### WRITTEN EXERCISE 1
In the climate passage, what range of warming does the IPCC panel find is certain in the next century unless greenhouse gases are cut immediately and extremely?
### WRITTEN EXERCISE 2
Reproduce verbatim the portion of the climate passage from "This week, the" to "all around us.".

____ SOURCE EXCERPT

This week, the United Nations Intergovernmental Panel on Climate Change (IPCC) released a report on the state of the climate crisis. It is a report that frames, in the cautious language of science, the dire state of the world. This panel of experts from around the world found that warming of 1.5 to 2 degrees Celsius in the next century is certain unless there are extreme and immediate cuts in greenhouse gases. This level of warming would spread and intensify the kinds of extreme weather — hurricanes, wildfires, floods, and heat waves — we have seen unfold for over a decade. This report shows us the reality that our actions will not be enough to prevent catastrophic climate change. Immediate action on climate can prevent the worst effects of climate change — but catastrophe has already happened. Catastrophes are happening all around us.
What are we to do in the face of utter catastrophe? How can we possibly have hope amid the undoing of the world?

________
____ RECORDED DATA

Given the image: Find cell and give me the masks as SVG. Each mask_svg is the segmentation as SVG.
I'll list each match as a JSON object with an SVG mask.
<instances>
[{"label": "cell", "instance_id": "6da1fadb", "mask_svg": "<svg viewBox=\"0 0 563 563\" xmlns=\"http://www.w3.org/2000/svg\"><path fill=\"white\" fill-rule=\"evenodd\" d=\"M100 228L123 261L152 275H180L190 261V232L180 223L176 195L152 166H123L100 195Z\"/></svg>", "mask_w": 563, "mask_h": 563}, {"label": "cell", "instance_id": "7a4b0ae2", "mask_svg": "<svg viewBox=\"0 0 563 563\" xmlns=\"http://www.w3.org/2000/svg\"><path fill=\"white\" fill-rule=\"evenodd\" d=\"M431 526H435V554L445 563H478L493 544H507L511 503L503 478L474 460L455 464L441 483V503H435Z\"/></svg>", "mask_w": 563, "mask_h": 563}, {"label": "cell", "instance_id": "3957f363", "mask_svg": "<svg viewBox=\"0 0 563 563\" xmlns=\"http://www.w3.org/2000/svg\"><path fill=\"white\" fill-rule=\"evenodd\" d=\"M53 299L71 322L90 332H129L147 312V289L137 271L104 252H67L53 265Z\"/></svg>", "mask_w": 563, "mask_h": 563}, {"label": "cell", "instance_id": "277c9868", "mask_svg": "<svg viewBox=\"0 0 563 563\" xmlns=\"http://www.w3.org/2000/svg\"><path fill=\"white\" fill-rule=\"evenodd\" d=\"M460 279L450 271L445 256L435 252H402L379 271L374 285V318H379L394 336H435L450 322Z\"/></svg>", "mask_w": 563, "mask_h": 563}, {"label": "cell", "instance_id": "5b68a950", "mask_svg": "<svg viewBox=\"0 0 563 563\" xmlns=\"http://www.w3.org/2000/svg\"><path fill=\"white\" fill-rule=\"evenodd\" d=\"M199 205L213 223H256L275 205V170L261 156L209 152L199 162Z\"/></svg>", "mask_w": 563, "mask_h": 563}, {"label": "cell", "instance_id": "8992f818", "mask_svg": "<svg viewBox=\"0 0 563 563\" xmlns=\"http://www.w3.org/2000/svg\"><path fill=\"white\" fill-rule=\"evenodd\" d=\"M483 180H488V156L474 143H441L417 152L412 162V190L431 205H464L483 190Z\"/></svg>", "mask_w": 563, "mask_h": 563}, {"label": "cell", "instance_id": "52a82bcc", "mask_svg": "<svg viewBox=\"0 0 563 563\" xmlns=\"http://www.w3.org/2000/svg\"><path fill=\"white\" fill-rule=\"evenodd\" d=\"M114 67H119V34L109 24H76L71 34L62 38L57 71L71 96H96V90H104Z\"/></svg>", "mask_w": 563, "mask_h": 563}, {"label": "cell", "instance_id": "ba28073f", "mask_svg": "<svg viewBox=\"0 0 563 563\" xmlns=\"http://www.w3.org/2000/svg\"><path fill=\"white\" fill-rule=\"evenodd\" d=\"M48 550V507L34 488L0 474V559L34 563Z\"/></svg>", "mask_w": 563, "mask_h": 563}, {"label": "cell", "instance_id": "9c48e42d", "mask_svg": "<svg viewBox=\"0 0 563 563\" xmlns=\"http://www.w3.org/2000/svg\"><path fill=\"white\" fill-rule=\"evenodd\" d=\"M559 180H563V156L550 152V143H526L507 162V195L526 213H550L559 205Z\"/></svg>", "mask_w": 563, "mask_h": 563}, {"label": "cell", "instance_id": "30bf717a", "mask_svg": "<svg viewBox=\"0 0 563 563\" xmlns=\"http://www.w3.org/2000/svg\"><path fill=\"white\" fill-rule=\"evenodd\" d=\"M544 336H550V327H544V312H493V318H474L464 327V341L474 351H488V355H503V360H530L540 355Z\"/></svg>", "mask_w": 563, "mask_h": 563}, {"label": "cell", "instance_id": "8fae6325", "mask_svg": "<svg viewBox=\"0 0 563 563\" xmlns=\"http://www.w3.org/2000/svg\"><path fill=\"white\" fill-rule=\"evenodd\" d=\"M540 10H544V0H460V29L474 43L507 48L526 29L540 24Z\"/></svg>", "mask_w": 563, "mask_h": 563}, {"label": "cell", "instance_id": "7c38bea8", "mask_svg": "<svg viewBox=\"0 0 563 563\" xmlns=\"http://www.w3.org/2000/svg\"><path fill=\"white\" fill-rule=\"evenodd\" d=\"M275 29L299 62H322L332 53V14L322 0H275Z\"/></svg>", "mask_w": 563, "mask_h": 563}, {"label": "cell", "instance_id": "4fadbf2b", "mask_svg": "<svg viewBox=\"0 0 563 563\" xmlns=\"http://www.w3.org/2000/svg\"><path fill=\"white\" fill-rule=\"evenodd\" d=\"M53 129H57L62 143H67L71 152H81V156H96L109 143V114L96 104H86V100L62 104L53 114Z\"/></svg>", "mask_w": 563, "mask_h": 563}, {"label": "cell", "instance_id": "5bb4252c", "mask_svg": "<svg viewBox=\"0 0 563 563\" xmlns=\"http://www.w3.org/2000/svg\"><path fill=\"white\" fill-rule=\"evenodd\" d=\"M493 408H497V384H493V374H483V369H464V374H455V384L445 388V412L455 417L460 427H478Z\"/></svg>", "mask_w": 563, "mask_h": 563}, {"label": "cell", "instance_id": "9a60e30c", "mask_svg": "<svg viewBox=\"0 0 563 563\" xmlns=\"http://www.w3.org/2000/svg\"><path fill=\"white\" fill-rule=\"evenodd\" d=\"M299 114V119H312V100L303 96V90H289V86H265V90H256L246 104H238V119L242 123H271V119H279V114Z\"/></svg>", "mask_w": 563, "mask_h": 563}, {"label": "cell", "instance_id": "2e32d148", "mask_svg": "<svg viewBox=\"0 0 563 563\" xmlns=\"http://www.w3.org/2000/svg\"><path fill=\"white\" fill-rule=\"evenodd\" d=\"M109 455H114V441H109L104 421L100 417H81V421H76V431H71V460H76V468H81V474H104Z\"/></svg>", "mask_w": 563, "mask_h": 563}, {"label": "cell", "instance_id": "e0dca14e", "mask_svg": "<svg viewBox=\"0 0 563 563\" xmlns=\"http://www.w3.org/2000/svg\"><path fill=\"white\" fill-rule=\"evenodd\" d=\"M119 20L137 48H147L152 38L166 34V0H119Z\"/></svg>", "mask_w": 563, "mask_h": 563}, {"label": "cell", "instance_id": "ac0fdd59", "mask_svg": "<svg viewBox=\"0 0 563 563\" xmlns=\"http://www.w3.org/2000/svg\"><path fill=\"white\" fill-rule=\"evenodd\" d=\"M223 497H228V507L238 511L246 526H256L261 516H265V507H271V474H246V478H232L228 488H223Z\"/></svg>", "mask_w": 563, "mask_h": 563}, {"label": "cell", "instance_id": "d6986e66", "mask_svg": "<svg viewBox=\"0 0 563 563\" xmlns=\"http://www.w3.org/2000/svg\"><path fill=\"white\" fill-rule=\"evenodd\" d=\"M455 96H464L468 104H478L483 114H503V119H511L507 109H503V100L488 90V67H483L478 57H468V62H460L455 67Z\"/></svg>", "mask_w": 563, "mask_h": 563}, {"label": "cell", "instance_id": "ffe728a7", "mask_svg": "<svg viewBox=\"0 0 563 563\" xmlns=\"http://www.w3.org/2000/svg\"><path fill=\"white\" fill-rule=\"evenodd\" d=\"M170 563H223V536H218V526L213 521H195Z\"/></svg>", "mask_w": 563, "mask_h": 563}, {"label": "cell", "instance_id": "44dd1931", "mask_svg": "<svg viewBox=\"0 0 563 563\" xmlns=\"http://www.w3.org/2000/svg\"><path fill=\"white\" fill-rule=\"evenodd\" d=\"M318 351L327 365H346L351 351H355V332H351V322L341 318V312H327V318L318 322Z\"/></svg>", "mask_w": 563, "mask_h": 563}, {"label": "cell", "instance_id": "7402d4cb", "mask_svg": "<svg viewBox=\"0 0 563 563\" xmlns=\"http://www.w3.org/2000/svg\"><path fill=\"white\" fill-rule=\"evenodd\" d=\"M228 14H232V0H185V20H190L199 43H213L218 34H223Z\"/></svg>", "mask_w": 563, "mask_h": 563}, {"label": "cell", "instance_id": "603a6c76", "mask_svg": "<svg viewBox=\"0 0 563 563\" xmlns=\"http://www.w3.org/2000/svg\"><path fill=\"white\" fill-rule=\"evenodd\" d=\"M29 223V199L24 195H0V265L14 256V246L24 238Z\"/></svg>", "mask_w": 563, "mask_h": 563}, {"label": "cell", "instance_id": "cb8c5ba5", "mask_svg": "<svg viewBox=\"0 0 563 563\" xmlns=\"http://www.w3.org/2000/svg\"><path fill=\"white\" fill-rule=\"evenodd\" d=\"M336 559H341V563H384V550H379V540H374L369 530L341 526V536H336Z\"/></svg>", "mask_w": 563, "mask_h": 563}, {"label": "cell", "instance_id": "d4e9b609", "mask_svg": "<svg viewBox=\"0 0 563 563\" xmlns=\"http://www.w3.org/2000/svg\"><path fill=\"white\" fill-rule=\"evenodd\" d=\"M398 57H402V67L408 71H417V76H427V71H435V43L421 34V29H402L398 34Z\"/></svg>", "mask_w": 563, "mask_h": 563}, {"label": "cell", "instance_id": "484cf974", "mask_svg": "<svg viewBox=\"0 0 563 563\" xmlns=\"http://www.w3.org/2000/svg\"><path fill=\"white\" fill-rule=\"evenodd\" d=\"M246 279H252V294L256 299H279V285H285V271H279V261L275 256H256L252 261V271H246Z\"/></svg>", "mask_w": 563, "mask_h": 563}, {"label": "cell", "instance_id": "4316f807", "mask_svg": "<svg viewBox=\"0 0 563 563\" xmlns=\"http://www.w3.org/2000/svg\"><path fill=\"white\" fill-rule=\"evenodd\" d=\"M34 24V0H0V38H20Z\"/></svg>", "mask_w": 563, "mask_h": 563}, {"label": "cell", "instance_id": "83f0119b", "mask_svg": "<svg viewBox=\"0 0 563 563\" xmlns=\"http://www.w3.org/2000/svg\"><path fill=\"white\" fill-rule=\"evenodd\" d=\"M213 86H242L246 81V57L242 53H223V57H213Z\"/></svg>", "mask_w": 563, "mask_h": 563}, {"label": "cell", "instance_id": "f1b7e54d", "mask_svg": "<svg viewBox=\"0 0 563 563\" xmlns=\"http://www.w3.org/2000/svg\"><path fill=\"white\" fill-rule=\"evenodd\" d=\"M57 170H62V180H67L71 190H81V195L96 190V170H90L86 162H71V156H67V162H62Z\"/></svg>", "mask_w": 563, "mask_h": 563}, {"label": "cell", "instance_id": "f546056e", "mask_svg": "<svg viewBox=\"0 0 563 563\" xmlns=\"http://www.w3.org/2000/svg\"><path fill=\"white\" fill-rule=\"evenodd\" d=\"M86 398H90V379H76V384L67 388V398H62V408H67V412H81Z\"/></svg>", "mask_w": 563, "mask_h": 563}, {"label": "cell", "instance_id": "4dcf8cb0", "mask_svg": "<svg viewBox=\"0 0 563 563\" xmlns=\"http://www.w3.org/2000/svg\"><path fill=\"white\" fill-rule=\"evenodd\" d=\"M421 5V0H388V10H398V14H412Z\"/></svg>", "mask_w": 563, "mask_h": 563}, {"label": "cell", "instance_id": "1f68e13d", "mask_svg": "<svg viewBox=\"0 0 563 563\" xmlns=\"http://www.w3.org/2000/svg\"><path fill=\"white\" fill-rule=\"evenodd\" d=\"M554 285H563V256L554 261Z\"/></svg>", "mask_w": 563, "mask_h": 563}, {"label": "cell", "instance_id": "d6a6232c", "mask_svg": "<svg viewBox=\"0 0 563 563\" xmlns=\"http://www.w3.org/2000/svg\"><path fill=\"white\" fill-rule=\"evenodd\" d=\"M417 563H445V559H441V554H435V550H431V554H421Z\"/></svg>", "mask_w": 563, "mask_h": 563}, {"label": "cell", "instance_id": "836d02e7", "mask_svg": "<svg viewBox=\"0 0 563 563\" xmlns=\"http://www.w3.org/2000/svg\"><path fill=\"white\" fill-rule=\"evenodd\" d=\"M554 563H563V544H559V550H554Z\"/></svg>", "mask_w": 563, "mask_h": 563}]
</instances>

________

### WORKED ANSWER 1
Warming of 1.5 to 2 degrees Celsius.

### WORKED ANSWER 2
This week, the United Nations Intergovernmental Panel on Climate Change (IPCC) released a report on the state of the climate crisis. It is a report that frames, in the cautious language of science, the dire state of the world. This panel of experts from around the world found that warming of 1.5 to 2 degrees Celsius in the next century is certain unless there are extreme and immediate cuts in greenhouse gases. This level of warming would spread and intensify the kinds of extreme weather — hurricanes, wildfires, floods, and heat waves — we have seen unfold for over a decade. This report shows us the reality that our actions will not be enough to prevent catastrophic climate change. Immediate action on climate can prevent the worst effects of climate change — but catastrophe has already happened. Catastrophes are happening all around us.